§ CONSIGNA DEL EJERCICIO
Copia sin cambios las líneas de los registros desde la que contiene "Out of the options" hasta el final de los registros, ambas incluidas.

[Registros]
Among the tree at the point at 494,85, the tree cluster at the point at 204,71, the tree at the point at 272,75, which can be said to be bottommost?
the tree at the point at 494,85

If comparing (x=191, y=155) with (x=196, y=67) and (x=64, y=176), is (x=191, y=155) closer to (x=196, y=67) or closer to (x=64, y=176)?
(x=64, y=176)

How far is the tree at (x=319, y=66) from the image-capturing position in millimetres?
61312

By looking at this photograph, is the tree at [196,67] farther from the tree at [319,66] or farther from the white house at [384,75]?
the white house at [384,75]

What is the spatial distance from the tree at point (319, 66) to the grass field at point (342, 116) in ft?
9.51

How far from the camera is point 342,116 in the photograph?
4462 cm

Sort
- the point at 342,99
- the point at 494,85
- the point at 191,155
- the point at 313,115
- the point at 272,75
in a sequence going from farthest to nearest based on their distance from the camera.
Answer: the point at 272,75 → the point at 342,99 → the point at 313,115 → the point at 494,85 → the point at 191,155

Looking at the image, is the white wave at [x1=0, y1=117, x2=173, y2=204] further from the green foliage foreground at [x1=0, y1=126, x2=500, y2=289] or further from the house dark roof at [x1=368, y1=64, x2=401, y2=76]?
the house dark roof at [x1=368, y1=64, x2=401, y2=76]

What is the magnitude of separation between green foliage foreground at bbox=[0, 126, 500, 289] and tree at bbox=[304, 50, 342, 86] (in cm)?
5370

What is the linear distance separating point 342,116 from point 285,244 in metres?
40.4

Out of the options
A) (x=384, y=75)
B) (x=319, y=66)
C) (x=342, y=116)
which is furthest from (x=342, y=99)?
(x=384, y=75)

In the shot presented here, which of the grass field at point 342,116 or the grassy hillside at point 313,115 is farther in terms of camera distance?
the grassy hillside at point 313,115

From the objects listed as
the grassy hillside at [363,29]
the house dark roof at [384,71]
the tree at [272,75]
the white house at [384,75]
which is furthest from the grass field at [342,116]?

§ RESPUESTA COMPLETA
Out of the options
A) (x=384, y=75)
B) (x=319, y=66)
C) (x=342, y=116)
which is furthest from (x=342, y=99)?
(x=384, y=75)

In the shot presented here, which of the grass field at point 342,116 or the grassy hillside at point 313,115 is farther in terms of camera distance?
the grassy hillside at point 313,115

From the objects listed as
the grassy hillside at [363,29]
the house dark roof at [384,71]
the tree at [272,75]
the white house at [384,75]
which is furthest from the grass field at [342,116]?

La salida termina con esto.